File "/opt/tiger/test_merlin_demo/src/train_iter.py", line 419, in forward_context
z = predictor(z, masks_enc, masks_pred)
File "/usr/local/lib/python3.7/dist-packages/torch/nn/modules/module.py", line 1118, in _call_impl
return forward_call(*input, **kwargs)
File "/usr/local/lib/python3.7/dist-packages/torch/nn/parallel/distributed.py", line 892, in forward
output = self.module(*inputs[0], **kwargs[0])
File "/usr/local/lib/python3.7/dist-packages/torch/nn/modules/module.py", line 1118, in _call_impl
return forward_call(*input, **kwargs)
File "/opt/tiger/test_merlin_demo/src/models/vision_transformer.py", line 319, in forward
x = blk(x)
File "/usr/local/lib/python3.7/dist-packages/torch/nn/modules/module.py", line 1118, in _call_impl
return forward_call(*input, **kwargs)
File "/opt/tiger/test_merlin_demo/src/models/vision_transformer.py", line 170, in forward
x = x + self.drop_path(self.mlp(self.norm2(x)))
File "/usr/local/lib/python3.7/dist-packages/torch/nn/modules/module.py", line 1118, in _call_impl
return forward_call(*input, **kwargs)
File "/opt/tiger/test_merlin_demo/src/models/vision_transformer.py", line 118, in forward
x = self.fc1(x)
File "/usr/local/lib/python3.7/dist-packages/torch/nn/modules/module.py", line 1118, in _call_impl
return forward_call(*input, **kwargs)
File "/usr/local/lib/python3.7/dist-packages/torch/nn/modules/linear.py", line 103, in forward
return F.linear(input, self.weight, self.bias)
File "/usr/local/lib/python3.7/dist-packages/torch/nn/functional.py", line 1848, in linear
return torch._C._nn.linear(input, weight, bias)
RuntimeError: CUDA out of memory. Tried to allocate 204.00 MiB (GPU 7; 79.35 GiB total capacity; 70.82 GiB already allocated; 180.19 MiB free; 76.69 GiB reserved in total by PyTorch) If reserved memory is >> allocated memory try setting max_split_size_mb to avoid fragmentation.
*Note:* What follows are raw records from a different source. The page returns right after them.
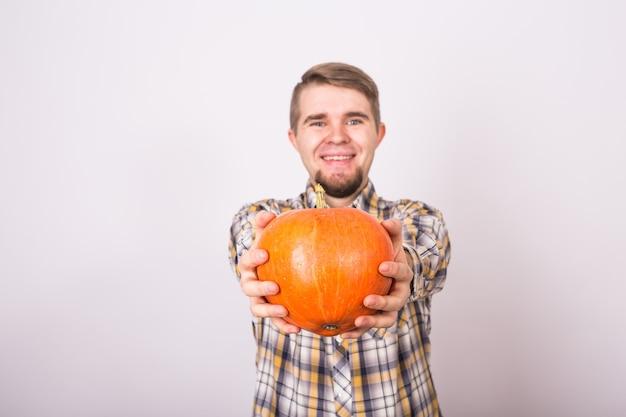 Portret van een grappige boer die pompoenen vasthoudt op een lichte studio als achtergrond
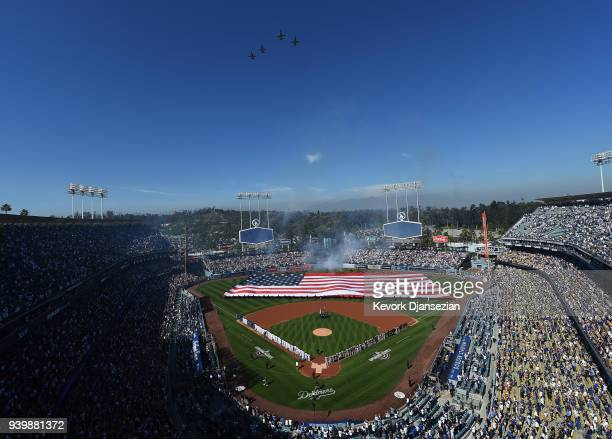 A large United States flag is held up by members of the United States armed forces in the outfield as four T38 Talon planes from Vance Air Force Base...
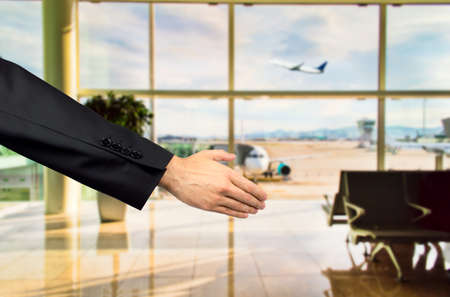 extending: business extending her hand in greeting on the airport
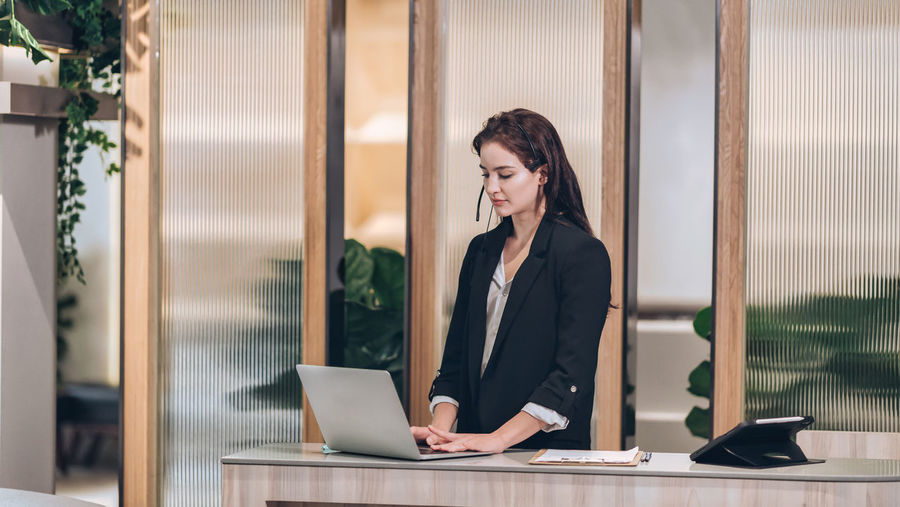 Receptionist and businessman at hotel front desk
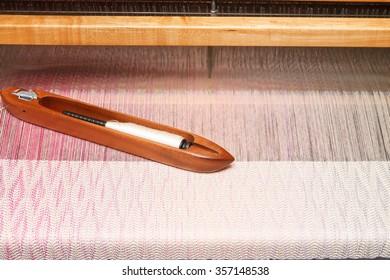 Weaving shuttle on the beige shade warp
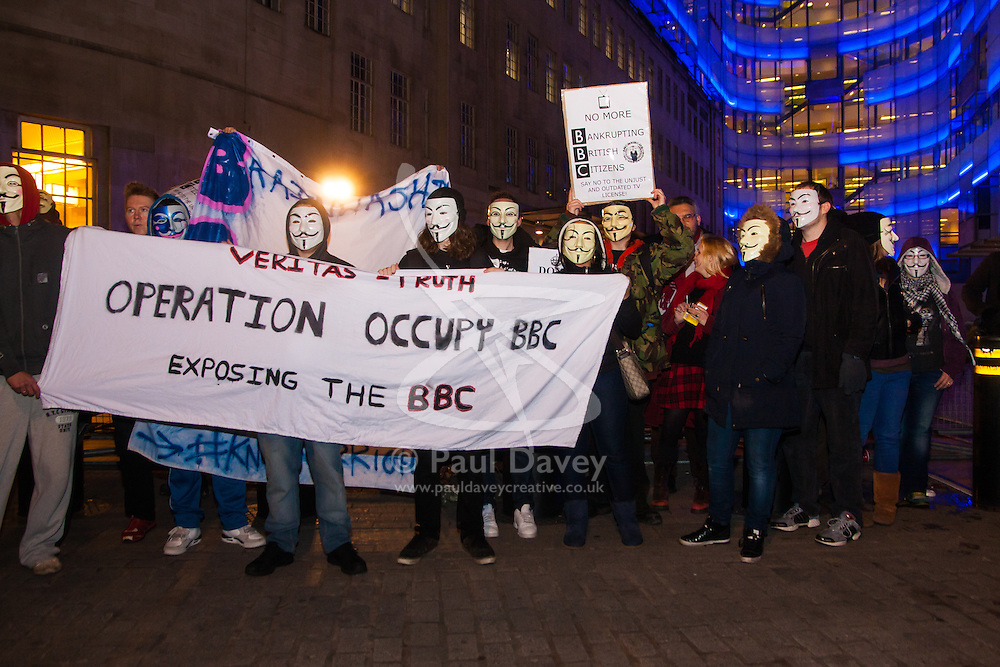 """London, December 23rd 2014. Online activism group Anonymous march through London from the City to the BBC's HQ on Great Portland Street in protest against alleged biases and coverups of a """"paedophile ring"""". PICTURED: The small group of protesters pose for a group shot outside the BBC"""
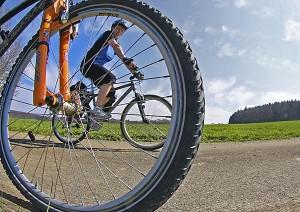 Blick durch Fahrrad mit Speichen auf Radfahrerin
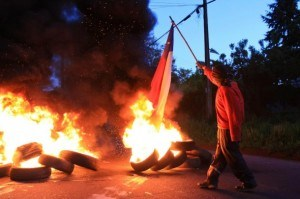Mapuche road block with burning tires, Dec 2012.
See documentation for Memory Management and PYTORCH_CUDA_ALLOC_CONF

Answer 3 · 2023-07-04T20:32:33.000Z

It's surprising that it's happening already more than an epoch into training. Not sure if there are other processes running on your GPU, but could you try changing enc_mask_scale to the range (0.7, 0.8)? This change should result in smaller context blocks, which will use less memory. I'm somewhat hopeful that this wouldn't require any hyperparam changes.

Answer 4 · 2023-07-05T03:42:14.000Z

Thank you very much. I will have a try.